Q: What are you most excited about in your new role at CHAMPS?
I’ve been working in global health for a long time, approximately 30 years or so, and most of my work has focused on problems in low and middle income countries. There’s never been an opportunity like this one to understand in a sustained way what is causing child deaths, and then hopefully, intervene on those causes. CHAMPS has a long-term view: it’s not just a two or three year project, but people are talking about this being a project that will last potentially 20 years. That makes it possible to make a difference- not just to collect data for data’s sake, but data for action.
Q: Do you have an example of something that helps to motivate you to do this work?
Global Health often comes with a moral compass. It’s all very interesting work scientifically, and that might keep you going alone, but the real compass that drives most of us who work in global health specifically relates to inequities. Childhood mortality is a huge one. There are others that have to do with differences in education, differences in opportunity, and differences in access, but on a difficult or long day, what keeps you going is the hope that the work we’re doing together with our partners will make a big dent in such inequities. If we can accomplish that it’s all worth it.

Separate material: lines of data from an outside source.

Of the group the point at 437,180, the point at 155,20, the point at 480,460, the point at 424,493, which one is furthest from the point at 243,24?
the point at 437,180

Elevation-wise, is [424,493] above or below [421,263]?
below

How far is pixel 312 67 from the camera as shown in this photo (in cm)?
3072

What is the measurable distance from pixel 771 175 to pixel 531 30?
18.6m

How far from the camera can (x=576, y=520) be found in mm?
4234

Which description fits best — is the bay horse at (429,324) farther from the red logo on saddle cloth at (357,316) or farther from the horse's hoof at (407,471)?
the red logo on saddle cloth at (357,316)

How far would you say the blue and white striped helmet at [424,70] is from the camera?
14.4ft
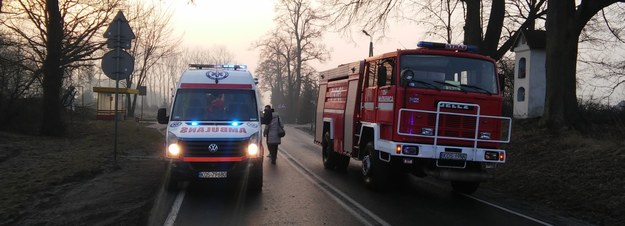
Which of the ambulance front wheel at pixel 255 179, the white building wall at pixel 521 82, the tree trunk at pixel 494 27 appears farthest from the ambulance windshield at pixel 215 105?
the white building wall at pixel 521 82

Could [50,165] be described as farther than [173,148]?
Yes

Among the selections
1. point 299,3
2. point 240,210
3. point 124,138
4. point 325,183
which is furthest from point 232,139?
point 299,3

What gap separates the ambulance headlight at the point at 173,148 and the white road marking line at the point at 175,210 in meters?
0.74

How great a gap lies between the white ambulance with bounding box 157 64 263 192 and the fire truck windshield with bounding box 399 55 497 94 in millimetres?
3113

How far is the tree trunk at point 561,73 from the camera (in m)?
16.0

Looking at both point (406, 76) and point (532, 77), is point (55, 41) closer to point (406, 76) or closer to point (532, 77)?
point (406, 76)

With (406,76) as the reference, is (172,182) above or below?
below

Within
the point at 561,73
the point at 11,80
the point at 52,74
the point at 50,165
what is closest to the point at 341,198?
the point at 50,165

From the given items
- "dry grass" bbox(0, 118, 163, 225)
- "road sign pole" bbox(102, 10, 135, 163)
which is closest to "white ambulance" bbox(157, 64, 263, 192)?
"dry grass" bbox(0, 118, 163, 225)

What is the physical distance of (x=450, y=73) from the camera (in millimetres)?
10109

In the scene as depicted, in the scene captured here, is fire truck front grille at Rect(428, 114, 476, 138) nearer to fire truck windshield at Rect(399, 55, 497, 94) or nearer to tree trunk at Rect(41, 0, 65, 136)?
fire truck windshield at Rect(399, 55, 497, 94)

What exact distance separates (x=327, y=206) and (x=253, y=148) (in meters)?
1.87

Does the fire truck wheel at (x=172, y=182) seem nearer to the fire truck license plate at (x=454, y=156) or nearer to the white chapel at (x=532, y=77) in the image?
the fire truck license plate at (x=454, y=156)

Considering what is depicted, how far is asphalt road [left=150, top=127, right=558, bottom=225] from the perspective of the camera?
752 centimetres
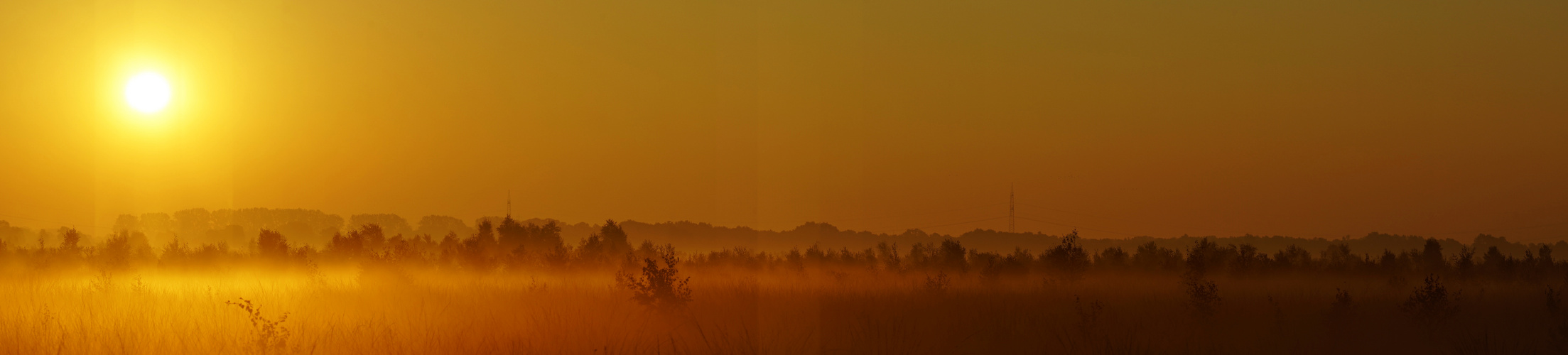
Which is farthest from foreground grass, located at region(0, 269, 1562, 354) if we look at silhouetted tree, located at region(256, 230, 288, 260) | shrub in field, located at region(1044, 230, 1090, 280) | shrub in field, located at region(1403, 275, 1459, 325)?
silhouetted tree, located at region(256, 230, 288, 260)

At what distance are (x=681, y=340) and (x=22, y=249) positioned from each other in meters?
57.7

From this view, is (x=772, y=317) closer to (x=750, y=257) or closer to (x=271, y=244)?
(x=750, y=257)

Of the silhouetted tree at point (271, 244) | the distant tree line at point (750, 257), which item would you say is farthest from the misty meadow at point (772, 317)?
the silhouetted tree at point (271, 244)

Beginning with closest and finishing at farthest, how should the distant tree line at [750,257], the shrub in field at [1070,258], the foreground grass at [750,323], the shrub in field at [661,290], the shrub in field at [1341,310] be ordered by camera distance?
the foreground grass at [750,323] → the shrub in field at [1341,310] → the shrub in field at [661,290] → the shrub in field at [1070,258] → the distant tree line at [750,257]

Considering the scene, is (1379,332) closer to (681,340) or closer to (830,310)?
(830,310)

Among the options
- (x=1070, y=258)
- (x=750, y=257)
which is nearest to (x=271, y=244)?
(x=750, y=257)

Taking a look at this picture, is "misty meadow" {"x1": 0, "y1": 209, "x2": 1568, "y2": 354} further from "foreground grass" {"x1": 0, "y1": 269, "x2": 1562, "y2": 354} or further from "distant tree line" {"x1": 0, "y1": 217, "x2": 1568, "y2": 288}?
"distant tree line" {"x1": 0, "y1": 217, "x2": 1568, "y2": 288}

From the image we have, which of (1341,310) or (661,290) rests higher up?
(661,290)

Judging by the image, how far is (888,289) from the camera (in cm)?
1789

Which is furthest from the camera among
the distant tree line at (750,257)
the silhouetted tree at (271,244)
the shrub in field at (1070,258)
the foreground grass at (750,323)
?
the silhouetted tree at (271,244)

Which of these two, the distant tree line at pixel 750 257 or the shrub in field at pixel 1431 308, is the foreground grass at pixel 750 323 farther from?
the distant tree line at pixel 750 257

When you are able to find something new and report it, either to the Ministry of Health or you publish it in a paper, you get a feeling of satisfaction. I remember when we had our first set of data about typhoid fever in the urban slum of Kibera where we found huge rates of typhoid, which is something that is rare in the United States in the 21st century. At that time in Kibera 1 out of 5 kids have had typhoid fever by the age of ten, which is another example of inequities in the 21st century. We went to present those data to the Ministry of Health and we had a number of very senior ministry of health people jump up and say, “I knew it! I knew typhoid was important, but we haven’t been able to show it. This makes a big difference and we need to focus on this.” When somebody says something like that- and you know it’s not just data for data’s sake- but when you know somebody senior is looking at the data and saying, “we need to act on this,” you get a deep feeling of satisfaction. You get an even deeper feeling of satisfaction once an intervention gets introduced and you start seeing rates of the disease you’re following, or in this case mortality occurring, really drop. That’s the ultimate reward.
Q: How would you describe CHAMPS’ impact beyond child mortality?
CHAMPS is all about working with local people who will ultimately deliver the impact. The people working in the sites have spent their whole careers on issues they face daily, and have much to say both within the network, working in interacting with people at the other sites, but also with us. We’re collaborating with community members to build capacity to work at the highest levels using data, interpreting data, translating it to effective policy, learning how to build political will to address the biggest problems. We’re excited because we think that will have impact on childhood mortality, but helping to develop those skills will also have much broader effects as those skills will be translatable to other problems.
By building capacity you end up with a very skilled workforce that can look at questions, develop ways to approach those questions, interpret the data when the data come in, and translate that into a reasonable set of next steps to have impact. Ultimately we’re hoping that this work will bring us closer to achieving Sustainable Development Goals and dramatically reduce childhood mortality, but we have confidence that the process itself in each of the countries- the lessons being learned and the new tools that people are using- will have much broader reach.